• _Instructions for the task_
Reproduce word for word the part of the XDM .40 vs. M&P .45 thread below, from "I will be going" to "considering the M&Pc?".

::: Selected passage :::

# XDM .40 vs. M&P .45



## Americanmadexb (Nov 10, 2008)

did a search and couldn't find a comparision... maybe because they are different caliber. 

But.. my question isnt about which one is better, but more about size differences.

How do the two compare in size. I have the M&P .45 and is way too big to carry. Is the XDM .40 a good CCW? I want to get the XD .40 subcompact to carry but my brother is pushing me to get the XDM. I love both.

I will be going to the local dealer this week to try them all out, just wanted to see what you guys think!!


----------



## BeefyBeefo (Jan 30, 2008)

Personally, I don't look at the XDM as a carry weapon. The size wouldn't be an improvement over your M&P either, in my opinion. If the regular XD feels good in your hands, than I don't see the benefit of the XDM over the XDSC for a carry weapon. The "Match Grade" barrel isn't necessary and neither is the improved trigger for a carry weapon, IMO. Since you already have an M&P, why aren't you considering the M&Pc?

-Jeff-


----------



## Americanmadexb (Nov 10, 2008)

::: Extracted material :::

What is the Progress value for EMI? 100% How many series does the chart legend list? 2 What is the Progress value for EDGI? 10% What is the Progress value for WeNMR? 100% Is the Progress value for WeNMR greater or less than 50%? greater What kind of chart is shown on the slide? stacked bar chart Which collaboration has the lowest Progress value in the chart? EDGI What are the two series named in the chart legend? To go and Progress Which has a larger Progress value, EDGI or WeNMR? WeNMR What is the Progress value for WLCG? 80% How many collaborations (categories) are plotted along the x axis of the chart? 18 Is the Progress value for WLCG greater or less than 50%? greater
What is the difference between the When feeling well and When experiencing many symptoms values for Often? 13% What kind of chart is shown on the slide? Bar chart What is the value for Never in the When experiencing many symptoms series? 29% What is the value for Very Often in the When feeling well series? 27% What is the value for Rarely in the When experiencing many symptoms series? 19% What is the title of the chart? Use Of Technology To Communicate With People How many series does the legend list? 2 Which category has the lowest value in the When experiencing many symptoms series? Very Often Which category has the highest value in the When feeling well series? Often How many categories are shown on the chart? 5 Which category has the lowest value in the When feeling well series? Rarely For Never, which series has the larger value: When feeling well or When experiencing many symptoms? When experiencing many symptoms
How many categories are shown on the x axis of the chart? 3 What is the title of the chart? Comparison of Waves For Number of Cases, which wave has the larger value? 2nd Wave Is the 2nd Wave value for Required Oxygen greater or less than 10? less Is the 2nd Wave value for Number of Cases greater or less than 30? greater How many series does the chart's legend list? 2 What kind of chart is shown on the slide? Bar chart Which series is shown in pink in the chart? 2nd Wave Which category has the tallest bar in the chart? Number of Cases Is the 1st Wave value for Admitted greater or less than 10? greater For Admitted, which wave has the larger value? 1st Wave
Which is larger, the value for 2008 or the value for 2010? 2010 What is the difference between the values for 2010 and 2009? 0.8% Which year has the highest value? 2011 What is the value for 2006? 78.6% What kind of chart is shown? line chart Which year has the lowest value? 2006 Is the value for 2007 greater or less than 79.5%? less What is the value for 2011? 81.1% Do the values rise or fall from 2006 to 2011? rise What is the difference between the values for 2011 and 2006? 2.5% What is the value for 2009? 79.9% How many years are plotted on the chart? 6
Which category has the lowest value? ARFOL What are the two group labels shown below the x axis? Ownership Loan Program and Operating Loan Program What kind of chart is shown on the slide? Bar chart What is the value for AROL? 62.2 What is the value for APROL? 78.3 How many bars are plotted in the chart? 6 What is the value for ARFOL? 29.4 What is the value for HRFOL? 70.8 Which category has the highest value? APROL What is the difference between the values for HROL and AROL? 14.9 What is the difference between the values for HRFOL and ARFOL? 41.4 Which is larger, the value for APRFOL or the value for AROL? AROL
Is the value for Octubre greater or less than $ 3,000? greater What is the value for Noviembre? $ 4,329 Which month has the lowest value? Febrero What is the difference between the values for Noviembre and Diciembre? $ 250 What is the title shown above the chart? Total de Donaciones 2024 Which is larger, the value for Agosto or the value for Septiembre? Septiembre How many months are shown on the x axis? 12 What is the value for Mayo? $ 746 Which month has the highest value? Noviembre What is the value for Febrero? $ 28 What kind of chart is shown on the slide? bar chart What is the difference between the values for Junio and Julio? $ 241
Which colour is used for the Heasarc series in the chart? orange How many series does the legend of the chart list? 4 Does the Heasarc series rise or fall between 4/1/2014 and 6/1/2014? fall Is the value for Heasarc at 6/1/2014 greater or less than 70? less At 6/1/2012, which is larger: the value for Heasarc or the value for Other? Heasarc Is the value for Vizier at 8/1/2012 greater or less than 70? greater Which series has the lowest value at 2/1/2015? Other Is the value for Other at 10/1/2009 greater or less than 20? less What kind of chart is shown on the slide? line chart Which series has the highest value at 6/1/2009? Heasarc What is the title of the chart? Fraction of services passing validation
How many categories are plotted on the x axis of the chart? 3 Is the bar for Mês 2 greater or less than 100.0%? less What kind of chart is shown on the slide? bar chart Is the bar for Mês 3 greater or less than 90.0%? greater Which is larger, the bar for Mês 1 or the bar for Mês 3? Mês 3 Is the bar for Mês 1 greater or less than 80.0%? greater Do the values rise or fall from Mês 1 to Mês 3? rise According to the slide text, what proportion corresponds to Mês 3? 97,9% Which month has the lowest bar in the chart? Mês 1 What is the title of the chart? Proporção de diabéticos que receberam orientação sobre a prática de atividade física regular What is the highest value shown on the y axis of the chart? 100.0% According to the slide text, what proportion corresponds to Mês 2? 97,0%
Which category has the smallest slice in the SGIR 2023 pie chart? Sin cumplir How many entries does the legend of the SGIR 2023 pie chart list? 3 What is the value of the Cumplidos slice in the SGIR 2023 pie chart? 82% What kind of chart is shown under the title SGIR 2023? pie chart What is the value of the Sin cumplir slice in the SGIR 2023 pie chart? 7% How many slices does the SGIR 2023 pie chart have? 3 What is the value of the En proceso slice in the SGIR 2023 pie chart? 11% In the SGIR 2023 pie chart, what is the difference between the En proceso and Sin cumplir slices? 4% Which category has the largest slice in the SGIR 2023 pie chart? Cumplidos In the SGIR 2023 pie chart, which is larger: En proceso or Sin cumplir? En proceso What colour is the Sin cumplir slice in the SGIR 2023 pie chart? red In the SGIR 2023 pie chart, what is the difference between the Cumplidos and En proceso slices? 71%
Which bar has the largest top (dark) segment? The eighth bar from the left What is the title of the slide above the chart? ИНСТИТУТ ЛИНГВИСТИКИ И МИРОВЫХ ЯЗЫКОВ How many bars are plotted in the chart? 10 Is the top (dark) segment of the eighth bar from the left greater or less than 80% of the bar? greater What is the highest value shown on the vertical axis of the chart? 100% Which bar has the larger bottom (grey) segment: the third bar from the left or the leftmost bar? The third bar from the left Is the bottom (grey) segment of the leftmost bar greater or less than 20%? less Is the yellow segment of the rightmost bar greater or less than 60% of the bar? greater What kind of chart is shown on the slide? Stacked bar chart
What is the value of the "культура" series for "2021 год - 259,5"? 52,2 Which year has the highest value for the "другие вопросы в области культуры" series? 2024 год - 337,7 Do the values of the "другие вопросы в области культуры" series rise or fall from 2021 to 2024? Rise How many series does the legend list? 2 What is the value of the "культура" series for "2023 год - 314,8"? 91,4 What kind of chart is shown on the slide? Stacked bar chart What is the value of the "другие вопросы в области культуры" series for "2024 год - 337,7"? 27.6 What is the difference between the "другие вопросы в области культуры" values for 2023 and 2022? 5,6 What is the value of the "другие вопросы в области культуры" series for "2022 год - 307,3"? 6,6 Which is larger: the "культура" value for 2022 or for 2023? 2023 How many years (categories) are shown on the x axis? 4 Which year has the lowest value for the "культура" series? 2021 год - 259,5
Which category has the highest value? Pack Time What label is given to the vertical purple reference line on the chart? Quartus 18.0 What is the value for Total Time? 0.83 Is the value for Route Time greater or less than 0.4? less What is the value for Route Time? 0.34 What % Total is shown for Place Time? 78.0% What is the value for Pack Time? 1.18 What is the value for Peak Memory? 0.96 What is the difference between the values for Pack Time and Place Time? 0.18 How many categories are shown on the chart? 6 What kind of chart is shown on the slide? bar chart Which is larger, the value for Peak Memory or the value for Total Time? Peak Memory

:::

• _Solution to this exercise_
I will be going to the local dealer this week to try them all out, just wanted to see what you guys think!!


----------



## BeefyBeefo (Jan 30, 2008)

Personally, I don't look at the XDM as a carry weapon. The size wouldn't be an improvement over your M&P either, in my opinion. If the regular XD feels good in your hands, than I don't see the benefit of the XDM over the XDSC for a carry weapon. The "Match Grade" barrel isn't necessary and neither is the improved trigger for a carry weapon, IMO. Since you already have an M&P, why aren't you considering the M&Pc?